今回のFIFA事件では、訴因として、Wire Fraud Conspiracy(電信詐欺。Title 18, United States Code, Section 1343)や、Money Laundering Conspiracy(マネーロンダリング。Title 18, United States Code, Sections 1956 and 1957) 、Unlawful Procurement of Naturalization(帰化申請手続における虚偽申告。Title 18, United States Code, Sections 1425)、obstruction of justice(捜査妨害、Title 18, United States Code, Section 1512)等が挙げられていますが、これらが基礎犯罪にあたるものと思われます。

そうした犯罪が(なかには20年以上も)継続して為されていたと言えるので、FIFAの役員やスポーツ関連企業、関係者が「エンタープライズ」(組織)とみなされて、その組織の運営行為に関わった人々にRICO法が適用された(適用できた)という構図です。

組織の運営行為の中には、不正旅行罪(interstate and foreign travel in-aid-of racketeering、Title 18, United States Code, Section 1952)と並んで、贈収賄罪(bribery, New York State Penal Law Sections 180.03 and 180.08)が登場します。

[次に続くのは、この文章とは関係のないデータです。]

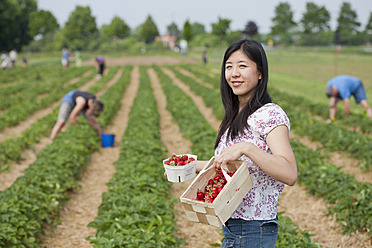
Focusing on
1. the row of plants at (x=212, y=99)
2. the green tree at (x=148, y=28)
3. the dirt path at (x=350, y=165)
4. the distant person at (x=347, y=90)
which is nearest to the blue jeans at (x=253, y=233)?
the dirt path at (x=350, y=165)

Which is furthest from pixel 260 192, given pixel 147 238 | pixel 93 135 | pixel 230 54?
A: pixel 93 135

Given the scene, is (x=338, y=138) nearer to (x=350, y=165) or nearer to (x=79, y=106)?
(x=350, y=165)

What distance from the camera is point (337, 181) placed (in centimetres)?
533

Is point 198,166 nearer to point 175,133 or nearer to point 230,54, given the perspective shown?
point 230,54

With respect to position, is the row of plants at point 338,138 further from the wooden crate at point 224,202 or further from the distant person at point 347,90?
the wooden crate at point 224,202

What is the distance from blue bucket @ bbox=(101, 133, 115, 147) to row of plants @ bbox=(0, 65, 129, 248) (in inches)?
12.1

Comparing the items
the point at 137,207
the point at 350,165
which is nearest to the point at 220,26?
the point at 350,165

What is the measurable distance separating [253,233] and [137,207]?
2.71 metres

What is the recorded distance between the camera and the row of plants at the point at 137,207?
3758 mm

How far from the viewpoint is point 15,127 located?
428 inches

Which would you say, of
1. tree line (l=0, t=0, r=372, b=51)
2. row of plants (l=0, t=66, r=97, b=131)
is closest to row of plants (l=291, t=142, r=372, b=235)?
row of plants (l=0, t=66, r=97, b=131)

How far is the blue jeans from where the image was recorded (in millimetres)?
1880

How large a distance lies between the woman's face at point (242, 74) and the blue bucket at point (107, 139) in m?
6.83

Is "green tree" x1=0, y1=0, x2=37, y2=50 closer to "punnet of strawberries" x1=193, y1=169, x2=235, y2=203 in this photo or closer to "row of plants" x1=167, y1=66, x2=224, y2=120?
"row of plants" x1=167, y1=66, x2=224, y2=120
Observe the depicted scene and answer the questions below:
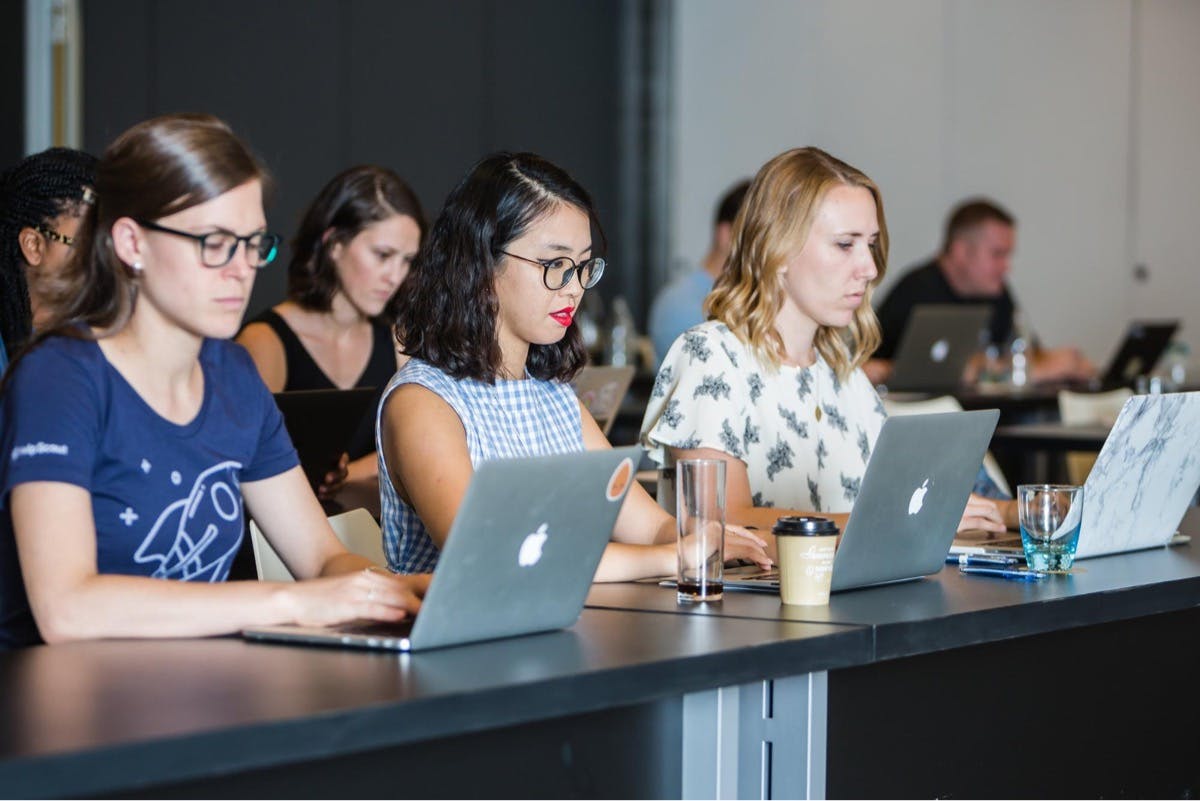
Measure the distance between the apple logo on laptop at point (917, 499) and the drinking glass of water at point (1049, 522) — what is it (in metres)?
0.23

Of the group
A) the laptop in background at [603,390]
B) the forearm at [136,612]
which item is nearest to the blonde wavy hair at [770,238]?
the laptop in background at [603,390]

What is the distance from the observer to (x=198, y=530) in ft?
6.20

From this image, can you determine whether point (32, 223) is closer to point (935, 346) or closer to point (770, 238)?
point (770, 238)

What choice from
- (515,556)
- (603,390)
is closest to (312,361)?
(603,390)

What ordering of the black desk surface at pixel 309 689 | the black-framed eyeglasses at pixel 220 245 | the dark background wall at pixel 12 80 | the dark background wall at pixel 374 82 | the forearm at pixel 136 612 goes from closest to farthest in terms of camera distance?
the black desk surface at pixel 309 689, the forearm at pixel 136 612, the black-framed eyeglasses at pixel 220 245, the dark background wall at pixel 12 80, the dark background wall at pixel 374 82

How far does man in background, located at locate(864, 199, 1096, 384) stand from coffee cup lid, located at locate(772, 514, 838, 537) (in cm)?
443

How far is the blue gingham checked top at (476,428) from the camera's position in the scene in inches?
88.0

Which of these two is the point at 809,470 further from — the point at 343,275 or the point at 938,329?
the point at 938,329

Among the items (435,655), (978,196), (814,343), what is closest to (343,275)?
(814,343)

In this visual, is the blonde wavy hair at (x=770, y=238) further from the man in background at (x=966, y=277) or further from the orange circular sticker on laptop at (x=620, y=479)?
the man in background at (x=966, y=277)

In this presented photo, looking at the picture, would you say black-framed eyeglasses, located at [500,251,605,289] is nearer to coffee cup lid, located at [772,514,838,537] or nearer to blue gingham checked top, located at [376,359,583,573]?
blue gingham checked top, located at [376,359,583,573]

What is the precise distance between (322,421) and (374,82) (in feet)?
12.8

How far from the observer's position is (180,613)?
5.40 feet

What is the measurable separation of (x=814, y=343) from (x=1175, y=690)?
0.81m
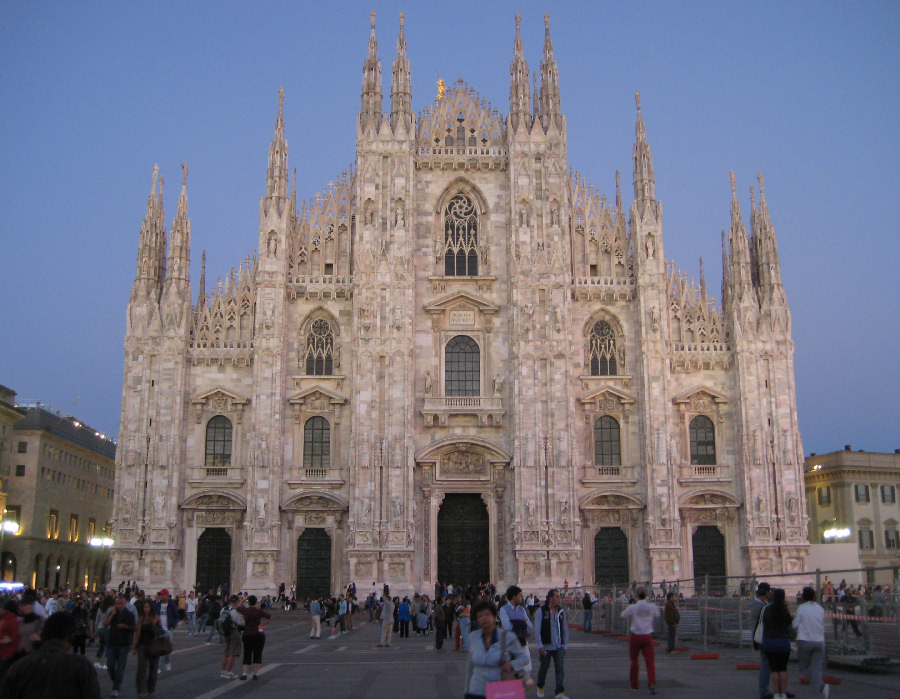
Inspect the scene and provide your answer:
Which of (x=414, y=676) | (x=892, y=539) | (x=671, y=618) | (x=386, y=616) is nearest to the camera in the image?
(x=414, y=676)

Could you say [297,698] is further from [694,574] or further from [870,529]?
[870,529]

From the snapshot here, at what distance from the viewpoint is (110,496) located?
86250 millimetres

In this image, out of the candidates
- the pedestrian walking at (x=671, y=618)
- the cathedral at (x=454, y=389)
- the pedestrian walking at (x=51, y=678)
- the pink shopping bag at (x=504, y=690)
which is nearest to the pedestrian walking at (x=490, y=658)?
the pink shopping bag at (x=504, y=690)

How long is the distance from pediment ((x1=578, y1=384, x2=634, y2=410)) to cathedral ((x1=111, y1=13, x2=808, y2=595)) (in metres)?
0.10

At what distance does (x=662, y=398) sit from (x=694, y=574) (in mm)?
7735

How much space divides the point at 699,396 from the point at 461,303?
11.4 m

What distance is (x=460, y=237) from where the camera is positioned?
4697 cm

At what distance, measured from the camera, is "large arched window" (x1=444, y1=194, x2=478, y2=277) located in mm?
46625

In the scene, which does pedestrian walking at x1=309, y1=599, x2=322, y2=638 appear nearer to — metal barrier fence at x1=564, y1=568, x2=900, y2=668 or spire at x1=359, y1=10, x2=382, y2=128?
metal barrier fence at x1=564, y1=568, x2=900, y2=668

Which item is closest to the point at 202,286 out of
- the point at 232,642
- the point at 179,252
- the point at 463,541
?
the point at 179,252

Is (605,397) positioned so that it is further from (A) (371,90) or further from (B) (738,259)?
(A) (371,90)

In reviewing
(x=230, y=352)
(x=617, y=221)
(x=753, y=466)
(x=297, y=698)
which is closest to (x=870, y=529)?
(x=753, y=466)

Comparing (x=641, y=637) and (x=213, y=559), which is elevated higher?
(x=213, y=559)

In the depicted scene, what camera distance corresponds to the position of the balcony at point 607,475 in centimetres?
4406
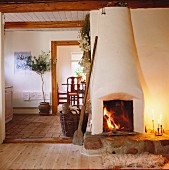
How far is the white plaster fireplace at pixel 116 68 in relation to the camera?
4.37m

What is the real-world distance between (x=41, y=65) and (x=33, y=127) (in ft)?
8.21

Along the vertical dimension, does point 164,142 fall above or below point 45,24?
below

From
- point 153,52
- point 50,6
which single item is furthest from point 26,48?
point 153,52

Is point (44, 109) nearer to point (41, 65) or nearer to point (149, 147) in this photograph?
point (41, 65)

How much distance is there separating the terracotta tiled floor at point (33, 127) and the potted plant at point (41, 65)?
31cm

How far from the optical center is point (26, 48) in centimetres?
866

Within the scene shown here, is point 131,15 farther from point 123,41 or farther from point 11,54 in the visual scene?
point 11,54

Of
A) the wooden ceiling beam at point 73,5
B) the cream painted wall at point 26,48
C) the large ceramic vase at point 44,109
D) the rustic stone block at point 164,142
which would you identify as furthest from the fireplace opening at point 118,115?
the cream painted wall at point 26,48

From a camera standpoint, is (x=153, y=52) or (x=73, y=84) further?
(x=73, y=84)

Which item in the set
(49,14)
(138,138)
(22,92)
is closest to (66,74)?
(22,92)

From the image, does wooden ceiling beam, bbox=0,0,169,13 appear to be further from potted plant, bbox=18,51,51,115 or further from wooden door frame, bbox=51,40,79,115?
wooden door frame, bbox=51,40,79,115

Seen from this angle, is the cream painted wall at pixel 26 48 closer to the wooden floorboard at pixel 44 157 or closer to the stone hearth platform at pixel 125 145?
the wooden floorboard at pixel 44 157

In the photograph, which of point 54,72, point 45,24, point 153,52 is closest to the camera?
point 153,52

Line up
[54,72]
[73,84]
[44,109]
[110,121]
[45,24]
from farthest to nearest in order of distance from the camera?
1. [73,84]
2. [54,72]
3. [44,109]
4. [45,24]
5. [110,121]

このNew York州刑法の贈収賄罪、実は商業賄賂を罰しています。賄賂を贈る相手が公務員でなくてもよい訳です。

つまり、今回の事件は、FCPAの事件ではありません。

なお、Wire Fraudはワイヤーを利用した「詐欺」ですが、実質的には、賄賂・キックバックをもらうことで職務を汚したということで、日本でいえば背任に近いものと思われます。また実務的には、「所得の虚偽申告」(Aiding and Assisting in the Preparation of False and Fraudulent Tax Returns、Title 26, United States Code, Section 7206(2)等)という税法上の犯罪が訴因として挙げられている点も見逃せません。

過去の国際サッカー大会の関係者、スポンサード契約を締結した企業の担当者だけでなく、2020年の東京オリンピックに向けて各種の準備行為を営んでいる方にとっても、ただ事ではない今回のFIFA事件、引き続き注視していきたいと思います(次回のBERC外国公務員贈賄罪研究会で集中的に取り上げる予定です)。